Matrix element of the currents associated with the broken generators between the vacuum and Goldstone's bosons

Question

Let $G$ be a Lie group and $L^i$ the generators of this group. Suppose we have $L^{j}|0\rangle \neq 0$ where $|0\rangle \neq 0$ denotes the vacuum. If $G$ is associated with a symmetry of the Lagrangian $L$ according to Noether's theorem we have a set of conserved currents $J_i^ \mu$.

According to Goldstone's theorem $L^{j}|0\rangle \neq 0$ implies that we have $j$th massless boson $|p,j\rangle $.

Now in this article Exact and Broken Symmetries in Particle Physics by Peccei they are claiming that we should have $$ \left\langle 0\left|J_{i}^{\mu}(0)\right| p , j\right\rangle=i f_{j} \delta_{i j} p^{\mu}\tag{49} $$ where $f_{j}$ are some non-vanishing constants.

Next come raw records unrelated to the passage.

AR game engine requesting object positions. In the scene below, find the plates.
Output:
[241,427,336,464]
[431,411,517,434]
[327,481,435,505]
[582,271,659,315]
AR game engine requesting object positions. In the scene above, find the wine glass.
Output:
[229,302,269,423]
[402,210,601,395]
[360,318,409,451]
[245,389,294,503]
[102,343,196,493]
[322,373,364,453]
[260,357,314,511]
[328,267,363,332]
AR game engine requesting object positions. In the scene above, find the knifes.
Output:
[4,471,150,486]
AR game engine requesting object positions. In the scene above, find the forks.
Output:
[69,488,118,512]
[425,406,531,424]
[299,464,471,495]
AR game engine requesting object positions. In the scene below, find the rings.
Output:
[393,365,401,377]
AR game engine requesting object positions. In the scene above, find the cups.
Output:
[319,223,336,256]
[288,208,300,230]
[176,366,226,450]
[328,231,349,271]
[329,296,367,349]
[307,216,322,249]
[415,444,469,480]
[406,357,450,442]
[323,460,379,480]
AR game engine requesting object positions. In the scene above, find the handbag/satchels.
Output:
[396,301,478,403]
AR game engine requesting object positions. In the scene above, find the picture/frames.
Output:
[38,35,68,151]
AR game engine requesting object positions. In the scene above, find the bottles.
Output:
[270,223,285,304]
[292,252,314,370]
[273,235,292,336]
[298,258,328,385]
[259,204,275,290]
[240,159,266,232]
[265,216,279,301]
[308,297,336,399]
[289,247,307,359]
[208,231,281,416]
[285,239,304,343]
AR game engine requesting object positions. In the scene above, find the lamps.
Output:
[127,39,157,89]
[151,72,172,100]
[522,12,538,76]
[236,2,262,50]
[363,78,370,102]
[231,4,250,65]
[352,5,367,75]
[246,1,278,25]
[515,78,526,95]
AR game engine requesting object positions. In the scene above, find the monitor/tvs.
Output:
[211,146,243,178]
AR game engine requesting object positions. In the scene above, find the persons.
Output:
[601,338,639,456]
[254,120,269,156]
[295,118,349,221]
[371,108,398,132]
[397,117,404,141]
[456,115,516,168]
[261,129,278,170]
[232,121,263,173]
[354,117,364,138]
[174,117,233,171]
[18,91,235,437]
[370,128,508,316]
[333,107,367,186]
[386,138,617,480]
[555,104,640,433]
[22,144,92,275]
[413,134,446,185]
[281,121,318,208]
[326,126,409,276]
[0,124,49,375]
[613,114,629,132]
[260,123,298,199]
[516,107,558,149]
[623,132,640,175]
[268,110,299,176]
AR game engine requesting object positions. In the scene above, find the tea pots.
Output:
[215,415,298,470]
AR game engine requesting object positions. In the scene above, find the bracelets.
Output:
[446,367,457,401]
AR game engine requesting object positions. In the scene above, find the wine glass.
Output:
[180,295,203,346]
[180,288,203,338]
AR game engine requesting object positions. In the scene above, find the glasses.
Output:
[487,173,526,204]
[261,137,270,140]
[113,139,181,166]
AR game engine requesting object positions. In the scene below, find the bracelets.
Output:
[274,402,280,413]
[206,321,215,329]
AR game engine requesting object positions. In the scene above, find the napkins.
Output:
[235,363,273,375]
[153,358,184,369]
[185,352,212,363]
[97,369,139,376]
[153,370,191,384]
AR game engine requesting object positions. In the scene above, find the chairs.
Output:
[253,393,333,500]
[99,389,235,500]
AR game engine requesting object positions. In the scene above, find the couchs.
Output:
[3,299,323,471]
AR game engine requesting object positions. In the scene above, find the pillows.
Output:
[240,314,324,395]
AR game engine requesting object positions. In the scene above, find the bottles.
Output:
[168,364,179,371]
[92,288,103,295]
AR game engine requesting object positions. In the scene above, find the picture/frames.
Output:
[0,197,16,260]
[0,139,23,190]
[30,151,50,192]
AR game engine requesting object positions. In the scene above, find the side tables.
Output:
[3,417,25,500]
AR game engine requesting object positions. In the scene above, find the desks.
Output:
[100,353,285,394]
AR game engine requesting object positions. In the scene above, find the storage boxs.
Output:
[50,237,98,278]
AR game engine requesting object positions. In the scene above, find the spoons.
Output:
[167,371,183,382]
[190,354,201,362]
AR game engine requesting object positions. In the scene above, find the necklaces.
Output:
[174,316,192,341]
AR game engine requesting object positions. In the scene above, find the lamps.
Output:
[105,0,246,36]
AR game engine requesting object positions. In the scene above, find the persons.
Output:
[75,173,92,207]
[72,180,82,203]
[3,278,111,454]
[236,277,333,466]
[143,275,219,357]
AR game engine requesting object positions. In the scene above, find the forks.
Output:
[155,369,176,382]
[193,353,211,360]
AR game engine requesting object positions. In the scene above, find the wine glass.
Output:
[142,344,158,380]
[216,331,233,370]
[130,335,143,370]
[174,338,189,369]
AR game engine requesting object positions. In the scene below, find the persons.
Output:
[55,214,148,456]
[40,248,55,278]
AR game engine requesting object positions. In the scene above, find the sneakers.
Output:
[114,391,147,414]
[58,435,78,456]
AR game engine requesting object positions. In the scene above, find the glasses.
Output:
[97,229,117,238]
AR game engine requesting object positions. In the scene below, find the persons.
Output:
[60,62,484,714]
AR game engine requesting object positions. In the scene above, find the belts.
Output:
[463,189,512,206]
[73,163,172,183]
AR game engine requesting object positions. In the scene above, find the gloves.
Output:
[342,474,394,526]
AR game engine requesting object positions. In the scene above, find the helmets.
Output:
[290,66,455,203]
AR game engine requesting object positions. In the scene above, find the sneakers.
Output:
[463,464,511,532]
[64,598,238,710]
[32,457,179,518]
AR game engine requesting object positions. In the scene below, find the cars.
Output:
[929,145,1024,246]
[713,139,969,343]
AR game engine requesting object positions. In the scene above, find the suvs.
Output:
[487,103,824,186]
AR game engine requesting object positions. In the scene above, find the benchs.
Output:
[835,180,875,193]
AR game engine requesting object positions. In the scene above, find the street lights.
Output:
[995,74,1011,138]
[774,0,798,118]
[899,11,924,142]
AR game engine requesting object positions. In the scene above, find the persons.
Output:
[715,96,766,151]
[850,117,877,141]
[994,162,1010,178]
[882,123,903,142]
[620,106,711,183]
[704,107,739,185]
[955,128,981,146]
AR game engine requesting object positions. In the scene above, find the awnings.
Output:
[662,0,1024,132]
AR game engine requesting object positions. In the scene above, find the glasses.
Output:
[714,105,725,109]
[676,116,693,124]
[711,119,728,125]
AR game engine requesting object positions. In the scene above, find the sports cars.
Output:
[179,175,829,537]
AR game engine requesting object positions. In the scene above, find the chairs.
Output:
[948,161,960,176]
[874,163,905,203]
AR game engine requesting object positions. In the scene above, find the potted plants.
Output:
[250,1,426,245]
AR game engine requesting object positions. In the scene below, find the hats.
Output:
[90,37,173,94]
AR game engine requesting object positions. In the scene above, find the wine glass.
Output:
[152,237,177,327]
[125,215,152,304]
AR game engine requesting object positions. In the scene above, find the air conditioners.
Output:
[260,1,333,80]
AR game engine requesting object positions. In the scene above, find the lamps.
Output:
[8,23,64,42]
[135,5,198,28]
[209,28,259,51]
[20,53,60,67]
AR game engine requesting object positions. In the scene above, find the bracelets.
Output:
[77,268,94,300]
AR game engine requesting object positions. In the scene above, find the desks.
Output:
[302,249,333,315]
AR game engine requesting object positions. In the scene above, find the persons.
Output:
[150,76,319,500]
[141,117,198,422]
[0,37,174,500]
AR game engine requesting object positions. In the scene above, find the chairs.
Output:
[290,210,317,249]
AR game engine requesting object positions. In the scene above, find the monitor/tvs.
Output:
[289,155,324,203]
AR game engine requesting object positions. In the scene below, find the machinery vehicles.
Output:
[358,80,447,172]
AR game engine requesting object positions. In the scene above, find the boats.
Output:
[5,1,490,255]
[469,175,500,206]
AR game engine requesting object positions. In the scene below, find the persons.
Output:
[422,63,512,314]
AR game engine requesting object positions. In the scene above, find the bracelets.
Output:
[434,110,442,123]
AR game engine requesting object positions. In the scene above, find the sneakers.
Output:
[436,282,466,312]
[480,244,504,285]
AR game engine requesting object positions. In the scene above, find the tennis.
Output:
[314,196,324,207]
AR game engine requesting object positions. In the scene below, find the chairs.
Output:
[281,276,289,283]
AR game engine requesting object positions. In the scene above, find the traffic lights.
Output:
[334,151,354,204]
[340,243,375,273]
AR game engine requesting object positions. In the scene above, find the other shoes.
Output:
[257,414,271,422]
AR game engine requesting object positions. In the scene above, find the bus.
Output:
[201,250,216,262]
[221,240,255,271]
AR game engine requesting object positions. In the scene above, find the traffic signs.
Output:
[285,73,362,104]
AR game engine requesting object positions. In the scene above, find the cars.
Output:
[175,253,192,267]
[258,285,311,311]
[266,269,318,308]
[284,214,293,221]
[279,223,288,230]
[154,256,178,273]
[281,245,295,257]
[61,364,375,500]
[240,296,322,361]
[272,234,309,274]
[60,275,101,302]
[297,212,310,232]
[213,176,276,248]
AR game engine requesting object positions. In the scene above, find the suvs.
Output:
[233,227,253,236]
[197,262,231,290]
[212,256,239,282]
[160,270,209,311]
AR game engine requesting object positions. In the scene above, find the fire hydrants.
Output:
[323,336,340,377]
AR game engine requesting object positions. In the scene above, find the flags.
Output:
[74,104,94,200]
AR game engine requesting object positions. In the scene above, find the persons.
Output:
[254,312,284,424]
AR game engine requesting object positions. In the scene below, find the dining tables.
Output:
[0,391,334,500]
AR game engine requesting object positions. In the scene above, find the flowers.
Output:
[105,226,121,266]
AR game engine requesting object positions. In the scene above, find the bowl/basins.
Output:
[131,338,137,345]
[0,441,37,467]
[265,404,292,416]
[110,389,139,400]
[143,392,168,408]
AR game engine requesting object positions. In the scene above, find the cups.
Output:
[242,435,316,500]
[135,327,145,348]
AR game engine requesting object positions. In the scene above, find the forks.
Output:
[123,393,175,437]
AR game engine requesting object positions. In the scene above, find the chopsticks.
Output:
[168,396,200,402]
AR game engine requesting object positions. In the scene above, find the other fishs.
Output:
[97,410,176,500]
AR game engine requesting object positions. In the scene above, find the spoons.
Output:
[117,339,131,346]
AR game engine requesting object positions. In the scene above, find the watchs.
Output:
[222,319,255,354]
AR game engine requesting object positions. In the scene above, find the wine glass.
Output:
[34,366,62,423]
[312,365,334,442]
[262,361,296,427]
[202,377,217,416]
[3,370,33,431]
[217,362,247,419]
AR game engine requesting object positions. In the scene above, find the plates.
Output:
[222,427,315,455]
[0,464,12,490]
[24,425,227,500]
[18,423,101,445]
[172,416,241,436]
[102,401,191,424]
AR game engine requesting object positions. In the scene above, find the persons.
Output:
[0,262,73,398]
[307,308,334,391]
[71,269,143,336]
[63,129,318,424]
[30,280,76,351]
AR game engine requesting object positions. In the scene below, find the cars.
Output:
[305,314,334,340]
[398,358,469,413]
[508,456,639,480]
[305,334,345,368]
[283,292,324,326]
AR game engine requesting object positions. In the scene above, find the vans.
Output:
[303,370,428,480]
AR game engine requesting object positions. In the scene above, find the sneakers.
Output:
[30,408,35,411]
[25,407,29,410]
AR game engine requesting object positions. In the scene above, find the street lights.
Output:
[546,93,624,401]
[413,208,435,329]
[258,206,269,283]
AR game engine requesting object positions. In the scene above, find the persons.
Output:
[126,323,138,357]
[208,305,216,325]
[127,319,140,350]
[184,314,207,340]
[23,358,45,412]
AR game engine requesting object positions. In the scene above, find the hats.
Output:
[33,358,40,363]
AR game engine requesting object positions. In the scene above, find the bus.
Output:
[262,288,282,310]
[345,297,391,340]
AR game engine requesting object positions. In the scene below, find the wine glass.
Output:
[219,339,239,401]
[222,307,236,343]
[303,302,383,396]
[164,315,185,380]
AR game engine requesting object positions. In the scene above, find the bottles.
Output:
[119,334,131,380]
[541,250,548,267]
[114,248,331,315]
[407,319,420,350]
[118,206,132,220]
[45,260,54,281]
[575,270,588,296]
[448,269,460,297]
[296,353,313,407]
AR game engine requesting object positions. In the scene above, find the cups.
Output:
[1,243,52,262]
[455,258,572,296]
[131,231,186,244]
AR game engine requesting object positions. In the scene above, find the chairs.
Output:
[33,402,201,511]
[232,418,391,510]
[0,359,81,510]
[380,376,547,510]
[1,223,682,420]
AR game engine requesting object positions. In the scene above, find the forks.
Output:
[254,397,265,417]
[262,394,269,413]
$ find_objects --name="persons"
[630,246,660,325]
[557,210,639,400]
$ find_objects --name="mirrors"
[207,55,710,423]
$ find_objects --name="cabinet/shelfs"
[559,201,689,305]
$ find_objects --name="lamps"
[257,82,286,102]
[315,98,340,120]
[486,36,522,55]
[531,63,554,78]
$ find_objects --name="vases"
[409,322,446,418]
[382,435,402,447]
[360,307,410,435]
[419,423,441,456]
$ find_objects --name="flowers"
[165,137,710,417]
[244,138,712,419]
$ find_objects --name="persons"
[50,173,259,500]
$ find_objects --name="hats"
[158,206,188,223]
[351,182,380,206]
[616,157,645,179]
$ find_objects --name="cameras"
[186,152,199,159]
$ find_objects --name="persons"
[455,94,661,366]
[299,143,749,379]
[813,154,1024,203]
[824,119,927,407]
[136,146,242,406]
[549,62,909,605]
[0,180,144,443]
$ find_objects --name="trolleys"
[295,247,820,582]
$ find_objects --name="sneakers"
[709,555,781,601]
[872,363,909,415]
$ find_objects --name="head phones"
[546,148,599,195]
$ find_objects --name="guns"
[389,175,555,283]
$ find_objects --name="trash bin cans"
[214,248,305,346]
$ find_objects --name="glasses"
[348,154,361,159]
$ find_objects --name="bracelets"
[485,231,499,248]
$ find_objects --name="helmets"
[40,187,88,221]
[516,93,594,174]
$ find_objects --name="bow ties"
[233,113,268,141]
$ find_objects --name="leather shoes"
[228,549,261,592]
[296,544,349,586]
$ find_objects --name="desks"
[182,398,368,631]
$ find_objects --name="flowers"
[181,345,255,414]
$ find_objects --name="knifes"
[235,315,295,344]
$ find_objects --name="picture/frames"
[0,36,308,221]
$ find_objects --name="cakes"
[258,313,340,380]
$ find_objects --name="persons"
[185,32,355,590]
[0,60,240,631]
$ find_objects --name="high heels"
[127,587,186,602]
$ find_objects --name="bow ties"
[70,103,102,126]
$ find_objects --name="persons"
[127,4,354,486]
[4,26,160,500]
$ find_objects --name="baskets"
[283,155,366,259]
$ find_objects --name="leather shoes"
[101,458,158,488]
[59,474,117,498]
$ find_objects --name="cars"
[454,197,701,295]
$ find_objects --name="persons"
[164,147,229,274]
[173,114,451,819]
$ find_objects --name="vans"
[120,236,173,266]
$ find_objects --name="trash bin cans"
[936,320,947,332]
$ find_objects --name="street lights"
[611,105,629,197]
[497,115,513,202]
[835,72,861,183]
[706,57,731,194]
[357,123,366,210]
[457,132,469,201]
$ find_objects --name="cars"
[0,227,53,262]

Why this last expression is true?

Answer 1

Define $$ \left\langle 0\left|J_{i}^{\mu}(0)\right| p , j\right\rangle=:F^\mu_{ij}(p) $$

The only object with a $\mu$ index is $p$ itself, so by Lorentz invariance $F^\mu_{ij}(p)=p^\mu F_{ij}(p^2)$ for some scalar function $F$. But $p^2=m^2$ is just a constant, so $F_{ij}(p^2)=f_{ij}$ for some numbers $f_{ij}$: $$ \left\langle 0\left|J_{i}^{\mu}(0)\right| p , j\right\rangle=p^\mu f_{ij} $$

Finally, diagonalize $f_{ij}$ to get the expression in the OP.

See also §19 in ref.1.

References.

1. Weinberg S., Quantum theory of fields, Vol.2. Modern Applications.